How rough can differential form, manifold and chain be for Stokes theorem to hold?

Stokes' theorem holds for manifolds with corners. The following is Theorem $16.25$ on page $419$ in John M. Lee's book $\textit{Introduction to Smooth Manifolds}$.

$\textbf{Theorem}$ (Theorem $16.25$, [Lee]). Let $M$ be an oriented smooth $n$-manifold with corners, and let $\omega$ be a compactly supported smooth $(n-1)$-form on $M$. Then $$ \int_M d\omega = \int_{\partial M}\omega. $$

The author proves the above theorem in the book. Furthermore, Lee also discusses and proves Stokes' theorem for surface integrals (see Theorem $16.34$ on page $427$).

$\textbf{Theorem}$ (Theorem $16.34$, [Lee]). Let $M$ be an oriented Riemannian $3$-manifold with or without boundary, and let $S$ be a compact oriented $2$-dimensional smooth submanifold with boundary in $M$. For any smooth vector field $X$ on $M$, $$ \int_S \langle \text{curl } X,N \rangle_g \:dA = \int_{\partial S}\langle X,T\rangle_g \: ds, $$ where $N$ is the smooth unit normal vector field along $S$ that determines its orientation, $ds$ is the Riemannian volume form for $\partial S$ (with respect to the metric and orientation induced from $S$), and $T$ is the unique positively oriented unit tangent vector field on $\partial S$.

In Lang's Real Analysis you'll find Stokes's Theorem stated for a $C^2$ manifold and $C^1$ form $\omega$. He goes on to discuss what to do with singularities.

Although Lang asserts existence of a $C^2$ partition of unity using the $C^2$ hypothesis, a $C^1$ partition of unity suffices.
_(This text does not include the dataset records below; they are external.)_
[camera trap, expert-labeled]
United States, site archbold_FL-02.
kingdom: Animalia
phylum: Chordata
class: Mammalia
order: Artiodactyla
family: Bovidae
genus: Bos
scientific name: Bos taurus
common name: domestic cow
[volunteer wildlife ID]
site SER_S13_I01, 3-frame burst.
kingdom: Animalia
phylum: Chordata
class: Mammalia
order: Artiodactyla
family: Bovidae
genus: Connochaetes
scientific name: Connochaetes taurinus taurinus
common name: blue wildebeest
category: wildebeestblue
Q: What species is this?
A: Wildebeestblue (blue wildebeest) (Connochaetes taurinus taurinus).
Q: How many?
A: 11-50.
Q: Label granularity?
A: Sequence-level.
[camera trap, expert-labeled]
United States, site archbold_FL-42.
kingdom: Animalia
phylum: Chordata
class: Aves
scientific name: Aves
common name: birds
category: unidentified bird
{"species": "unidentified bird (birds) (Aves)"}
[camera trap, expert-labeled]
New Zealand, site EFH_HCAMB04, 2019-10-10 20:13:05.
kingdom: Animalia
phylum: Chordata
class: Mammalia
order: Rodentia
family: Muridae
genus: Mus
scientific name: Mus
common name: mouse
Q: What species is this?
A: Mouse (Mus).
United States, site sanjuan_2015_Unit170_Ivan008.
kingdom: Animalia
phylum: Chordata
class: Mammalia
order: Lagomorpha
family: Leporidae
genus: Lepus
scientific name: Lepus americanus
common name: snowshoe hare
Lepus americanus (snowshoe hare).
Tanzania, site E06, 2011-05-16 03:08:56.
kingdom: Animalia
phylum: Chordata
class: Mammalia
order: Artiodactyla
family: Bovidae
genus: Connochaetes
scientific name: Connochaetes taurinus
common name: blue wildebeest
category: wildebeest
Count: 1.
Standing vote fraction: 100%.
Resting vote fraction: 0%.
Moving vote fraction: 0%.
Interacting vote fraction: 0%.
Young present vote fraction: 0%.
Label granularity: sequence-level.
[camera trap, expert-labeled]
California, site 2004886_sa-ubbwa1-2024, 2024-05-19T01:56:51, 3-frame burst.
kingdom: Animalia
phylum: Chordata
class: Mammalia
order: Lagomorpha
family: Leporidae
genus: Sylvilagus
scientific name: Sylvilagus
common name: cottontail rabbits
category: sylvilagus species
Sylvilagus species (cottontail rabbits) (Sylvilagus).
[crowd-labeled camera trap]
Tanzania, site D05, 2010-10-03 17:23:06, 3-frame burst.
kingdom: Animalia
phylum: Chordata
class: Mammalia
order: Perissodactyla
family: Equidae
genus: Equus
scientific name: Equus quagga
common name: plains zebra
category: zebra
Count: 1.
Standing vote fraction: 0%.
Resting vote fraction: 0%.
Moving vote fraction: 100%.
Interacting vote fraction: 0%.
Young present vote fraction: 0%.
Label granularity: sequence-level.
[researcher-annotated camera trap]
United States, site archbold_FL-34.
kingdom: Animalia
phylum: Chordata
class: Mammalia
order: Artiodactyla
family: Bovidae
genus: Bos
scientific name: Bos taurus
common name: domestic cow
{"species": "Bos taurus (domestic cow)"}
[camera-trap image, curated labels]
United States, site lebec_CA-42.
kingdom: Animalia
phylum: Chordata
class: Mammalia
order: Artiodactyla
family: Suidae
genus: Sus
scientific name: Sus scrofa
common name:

However, as @MatheinBoulomenos pointed out to me in chat, you need a $C^2$ chart in order to be sure that the pullback of the $C^1$ form (bumped off by the $C^1$ partition of unity) is still a $C^1$ form. (Lang is very sloppy about paying attention to details in this regard.) Then it's the usual computation.